NASA research project studies blow of climate change

Washington — The U.S. Coast Guard cutter Healy docked in Seward, Alaska, July 21 after a five-week scientific expedition sponsored by the U.S. National Aeronautics and Space Administration (NASA) amassed a wealth of data about the effects of climate change on Arctic seas and the polar ice cap.

The expedition was part of NASA’s $10 million, multiyear project formally known as Impacts of Climate Change on the Eco-systems and Chemistry of the Arctic Pacific Environment, or ICESCAPE for short. ICESCAPE is an interdisciplinary project that combines field-based observations of Arctic Ocean biology and biogeochemistry, such as those conducted aboard the Healy, with satellite sensing and numerical modeling to produce a better understanding of the ecosystem of the Arctic Ocean.
ICESCAPE’s central mission is to determine the impact of climate change, caused by both human and natural factors, on the ecology and biogeochemistry of the Arctic Ocean.
Such research has gained increased importance with the retreat of the summer ice cap and the resulting decline of Arctic sea ice and an earlier, longer lasting melting season. These changes, already evident in the Beaufort and Chukchi seas that lie north of the Bering Strait, have consequences for the entire ecosystem of the Arctic Ocean.
“The Arctic Ocean has undergone some pretty big changes in recent decades,” said Kevin Arrigo of Stanford University in an interview with America.gov. He was the chief scientist aboard Healy during its mission. “Biological productivity has ratcheted up, and the timing of many key events is shifting.” That is significant, he said, because many animals key their migration to be in the Arctic when it is at its biologically most productive.
After departing from the Aleutian Islands port of Dutch Harbor June 15, the Healy crossed through the Bering Strait, traveled across the southern Chukchi Sea, and then headed into the Beaufort Sea along the ocean shelf of northern Alaska on an expedition that totaled 5,430 nautical miles, or slightly more than 10,000 kilometers.

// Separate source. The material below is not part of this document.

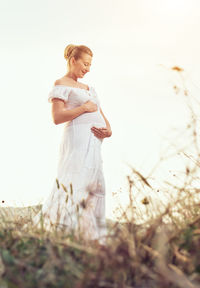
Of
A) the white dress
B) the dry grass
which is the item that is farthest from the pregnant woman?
the dry grass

During the Healy’s five-week deployment, 50 scientists in disciplines as varied as oceanography, microbiology, chemistry and optical physics took samples both within and beneath the thick sea ice, captured more than 1.5 million digital images of phytoplankton cells living in the ocean, and analyzed water samples to measure temperature as well as biological and optical properties.
“I can’t imagine things going better than they did for us during ICESCAPE,” Arrigo said. “We managed to make physical, chemical and biological measurements at 140 stations, about twice the number we expected to be able to complete.” The sampling stations covered an expanse from the coast of Alaska westward to the U.S.-Russian border, and from the Bering Strait north to Barrow, Alaska.
“There undoubtedly will be many other discoveries to make, and many papers to write,” Arrigo said. “By any measure, ICESCAPE 2010 was an unqualified success.”